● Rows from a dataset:

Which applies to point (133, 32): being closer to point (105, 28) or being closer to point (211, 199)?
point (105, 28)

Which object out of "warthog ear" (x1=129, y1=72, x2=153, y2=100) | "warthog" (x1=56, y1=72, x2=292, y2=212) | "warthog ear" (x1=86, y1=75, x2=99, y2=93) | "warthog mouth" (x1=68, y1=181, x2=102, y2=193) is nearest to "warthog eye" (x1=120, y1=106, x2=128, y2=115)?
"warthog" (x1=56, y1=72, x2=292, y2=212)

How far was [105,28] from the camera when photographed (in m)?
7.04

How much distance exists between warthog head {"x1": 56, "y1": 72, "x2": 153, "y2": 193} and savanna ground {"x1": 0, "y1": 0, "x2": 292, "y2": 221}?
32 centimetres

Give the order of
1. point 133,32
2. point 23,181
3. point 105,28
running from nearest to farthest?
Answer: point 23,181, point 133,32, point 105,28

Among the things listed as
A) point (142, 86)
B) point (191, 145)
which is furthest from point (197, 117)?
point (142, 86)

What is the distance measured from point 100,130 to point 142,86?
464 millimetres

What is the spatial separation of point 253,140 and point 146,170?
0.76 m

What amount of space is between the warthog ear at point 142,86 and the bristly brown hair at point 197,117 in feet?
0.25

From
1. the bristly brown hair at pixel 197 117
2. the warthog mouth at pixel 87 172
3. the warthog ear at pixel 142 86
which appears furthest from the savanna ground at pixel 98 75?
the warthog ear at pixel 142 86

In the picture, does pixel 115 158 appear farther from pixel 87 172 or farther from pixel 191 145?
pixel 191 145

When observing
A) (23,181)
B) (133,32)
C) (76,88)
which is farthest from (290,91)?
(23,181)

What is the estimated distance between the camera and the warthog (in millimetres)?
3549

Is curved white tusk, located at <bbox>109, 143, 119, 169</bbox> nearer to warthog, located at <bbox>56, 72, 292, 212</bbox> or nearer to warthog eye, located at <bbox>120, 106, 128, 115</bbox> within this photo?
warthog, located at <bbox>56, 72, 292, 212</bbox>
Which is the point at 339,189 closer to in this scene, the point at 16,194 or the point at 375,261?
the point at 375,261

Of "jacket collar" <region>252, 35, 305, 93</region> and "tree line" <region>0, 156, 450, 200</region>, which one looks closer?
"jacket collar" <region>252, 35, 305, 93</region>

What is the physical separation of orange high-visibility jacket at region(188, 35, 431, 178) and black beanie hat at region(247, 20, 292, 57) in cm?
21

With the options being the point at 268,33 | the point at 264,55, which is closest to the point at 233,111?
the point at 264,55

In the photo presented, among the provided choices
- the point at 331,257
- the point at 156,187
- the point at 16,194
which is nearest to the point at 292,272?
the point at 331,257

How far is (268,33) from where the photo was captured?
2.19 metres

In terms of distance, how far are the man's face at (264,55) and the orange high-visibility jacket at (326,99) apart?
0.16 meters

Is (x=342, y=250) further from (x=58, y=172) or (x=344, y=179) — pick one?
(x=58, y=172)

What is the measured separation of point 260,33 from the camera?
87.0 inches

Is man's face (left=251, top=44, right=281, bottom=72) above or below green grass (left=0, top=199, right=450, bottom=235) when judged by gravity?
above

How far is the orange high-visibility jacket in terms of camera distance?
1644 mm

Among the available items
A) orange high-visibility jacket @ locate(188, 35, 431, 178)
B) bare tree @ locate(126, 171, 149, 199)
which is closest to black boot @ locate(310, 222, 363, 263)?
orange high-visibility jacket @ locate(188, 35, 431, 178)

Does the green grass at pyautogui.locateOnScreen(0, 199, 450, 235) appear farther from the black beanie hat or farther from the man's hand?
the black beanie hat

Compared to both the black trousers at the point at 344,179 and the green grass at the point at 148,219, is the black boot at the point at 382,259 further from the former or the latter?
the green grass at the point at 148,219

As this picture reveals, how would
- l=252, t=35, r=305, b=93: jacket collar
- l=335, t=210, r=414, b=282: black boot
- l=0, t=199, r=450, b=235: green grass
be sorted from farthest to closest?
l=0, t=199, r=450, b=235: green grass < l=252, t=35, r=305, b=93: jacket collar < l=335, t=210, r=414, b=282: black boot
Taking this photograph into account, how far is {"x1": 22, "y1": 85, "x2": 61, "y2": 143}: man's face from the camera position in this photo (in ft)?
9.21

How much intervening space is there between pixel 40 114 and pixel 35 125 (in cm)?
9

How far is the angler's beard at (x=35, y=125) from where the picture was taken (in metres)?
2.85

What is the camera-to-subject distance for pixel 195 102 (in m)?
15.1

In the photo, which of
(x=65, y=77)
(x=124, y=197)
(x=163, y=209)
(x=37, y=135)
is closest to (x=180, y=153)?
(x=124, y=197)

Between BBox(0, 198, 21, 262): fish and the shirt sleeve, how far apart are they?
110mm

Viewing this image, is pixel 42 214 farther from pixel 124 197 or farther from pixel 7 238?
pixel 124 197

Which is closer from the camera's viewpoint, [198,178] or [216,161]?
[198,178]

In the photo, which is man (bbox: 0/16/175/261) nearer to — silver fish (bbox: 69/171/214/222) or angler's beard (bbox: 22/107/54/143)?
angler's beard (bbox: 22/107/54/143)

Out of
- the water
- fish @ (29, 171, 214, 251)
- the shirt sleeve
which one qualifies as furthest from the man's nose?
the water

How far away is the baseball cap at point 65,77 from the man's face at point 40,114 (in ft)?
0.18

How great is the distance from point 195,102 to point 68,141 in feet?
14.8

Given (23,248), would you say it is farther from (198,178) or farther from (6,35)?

● What you are asked to do: Rewrite the records from the line containing "How far away" through the end of the records, with "point" changed to "pixel" and nothing else altered.

● Expected answer:
How far away is the baseball cap at pixel 65,77 from the man's face at pixel 40,114 (in ft)?
0.18

How great is the distance from pixel 195,102 to pixel 68,141 in feet?
14.8

Given (23,248), would you say it is farther from (198,178) or farther from (6,35)?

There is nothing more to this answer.